Sen. Patrick Toomey announced Monday he will not seek a third term in 2022 in the battleground state of Pennsylvania.

Toomey, 58, is Pennsylvania’s only Republican in the Senate, and his retirement will set off a competitive race to fill the vacancy in a state that voted for President Trump in 2016 but is now polling slightly in favor of Democratic presidential nominee Joe Biden.

“The reasons I have reached this decision are not political. They are personal,” Toomey said, citing his belief in term limits. “I always thought I’d probably serve just two terms. … By the time I finished this term, I will have been in public office 18 years. … Eighteen years is a long time.”

Toomey said he is also forgoing a bid for governor.

Toomey won his first Senate term in 2010 by defeating then-Rep. Joe Sestak, the Democrat who beat incumbent Sen. Arlen Specter in the primary. Specter had recently switched parties, abandoning the Republican Party that he said at the time had shifted too far to the right.

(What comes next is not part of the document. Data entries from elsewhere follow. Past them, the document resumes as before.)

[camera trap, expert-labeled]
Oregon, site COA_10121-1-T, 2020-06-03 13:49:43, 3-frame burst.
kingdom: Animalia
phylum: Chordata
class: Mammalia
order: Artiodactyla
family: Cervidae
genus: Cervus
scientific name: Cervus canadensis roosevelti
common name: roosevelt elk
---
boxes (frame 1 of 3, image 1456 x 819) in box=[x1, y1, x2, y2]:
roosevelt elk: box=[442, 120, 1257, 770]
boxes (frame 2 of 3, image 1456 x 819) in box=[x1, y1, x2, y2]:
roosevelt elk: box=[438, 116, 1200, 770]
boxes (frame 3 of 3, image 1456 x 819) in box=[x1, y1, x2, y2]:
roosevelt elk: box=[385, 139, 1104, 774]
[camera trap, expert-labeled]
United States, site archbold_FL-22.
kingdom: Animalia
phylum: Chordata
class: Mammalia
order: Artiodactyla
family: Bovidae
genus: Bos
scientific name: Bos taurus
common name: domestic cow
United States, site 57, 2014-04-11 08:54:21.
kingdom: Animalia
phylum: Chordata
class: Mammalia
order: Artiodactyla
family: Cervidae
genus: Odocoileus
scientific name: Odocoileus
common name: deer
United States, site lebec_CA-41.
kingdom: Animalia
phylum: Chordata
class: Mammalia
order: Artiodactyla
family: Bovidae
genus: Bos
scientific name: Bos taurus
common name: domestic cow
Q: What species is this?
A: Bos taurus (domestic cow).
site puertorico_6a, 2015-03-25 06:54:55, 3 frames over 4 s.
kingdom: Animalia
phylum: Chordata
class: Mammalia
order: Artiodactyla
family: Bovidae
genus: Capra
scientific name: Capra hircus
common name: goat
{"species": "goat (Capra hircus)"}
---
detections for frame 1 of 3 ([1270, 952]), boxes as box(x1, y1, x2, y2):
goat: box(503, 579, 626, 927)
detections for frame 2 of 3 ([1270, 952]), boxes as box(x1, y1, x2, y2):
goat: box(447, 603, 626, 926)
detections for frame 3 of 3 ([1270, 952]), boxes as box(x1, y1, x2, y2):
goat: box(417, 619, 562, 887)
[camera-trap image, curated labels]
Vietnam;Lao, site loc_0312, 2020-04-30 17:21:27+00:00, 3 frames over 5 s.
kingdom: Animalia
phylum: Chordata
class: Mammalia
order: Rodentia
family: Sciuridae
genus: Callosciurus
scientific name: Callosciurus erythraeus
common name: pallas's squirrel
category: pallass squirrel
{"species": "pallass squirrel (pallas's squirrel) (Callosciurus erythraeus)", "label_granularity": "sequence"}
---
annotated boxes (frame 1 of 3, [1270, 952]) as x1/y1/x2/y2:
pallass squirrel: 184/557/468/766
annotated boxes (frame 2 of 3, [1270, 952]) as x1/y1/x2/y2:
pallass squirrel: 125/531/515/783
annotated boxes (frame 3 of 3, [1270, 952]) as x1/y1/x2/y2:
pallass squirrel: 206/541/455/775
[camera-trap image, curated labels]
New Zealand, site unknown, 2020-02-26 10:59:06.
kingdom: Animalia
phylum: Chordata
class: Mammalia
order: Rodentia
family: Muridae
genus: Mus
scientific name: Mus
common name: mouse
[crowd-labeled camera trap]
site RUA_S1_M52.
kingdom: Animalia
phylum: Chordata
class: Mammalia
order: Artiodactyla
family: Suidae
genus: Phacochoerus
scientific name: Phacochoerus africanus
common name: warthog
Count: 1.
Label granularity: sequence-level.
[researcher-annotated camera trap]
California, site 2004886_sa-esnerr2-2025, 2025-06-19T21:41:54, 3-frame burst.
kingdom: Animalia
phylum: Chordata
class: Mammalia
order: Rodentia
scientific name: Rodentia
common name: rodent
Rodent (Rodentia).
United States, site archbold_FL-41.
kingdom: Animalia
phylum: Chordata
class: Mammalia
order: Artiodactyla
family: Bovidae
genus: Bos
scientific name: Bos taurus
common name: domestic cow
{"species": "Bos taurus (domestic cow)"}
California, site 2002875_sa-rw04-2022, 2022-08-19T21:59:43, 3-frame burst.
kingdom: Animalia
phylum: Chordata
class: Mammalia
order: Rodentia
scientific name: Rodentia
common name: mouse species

Before his successful run for the Senate, Toomey represented Bethlehem, Pennsylvania, in the House from 1999 until 2005. He also served as president of the fiscally conservative Club for Growth in 2005 after leaving the House and before running for the Senate.

Toomey serves on the Senate Budget Committee and advocates for cutting spending and reducing the debt.

He partnered with Democratic Sen. Joe Manchin of West Virginia to craft a bipartisan gun control compromise in 2013 that attracted significant support in the Senate but not enough to win passage. The measure, which expands background checks for firearm and ammunition purchases, is still considered a vehicle for an eventual deal on gun control.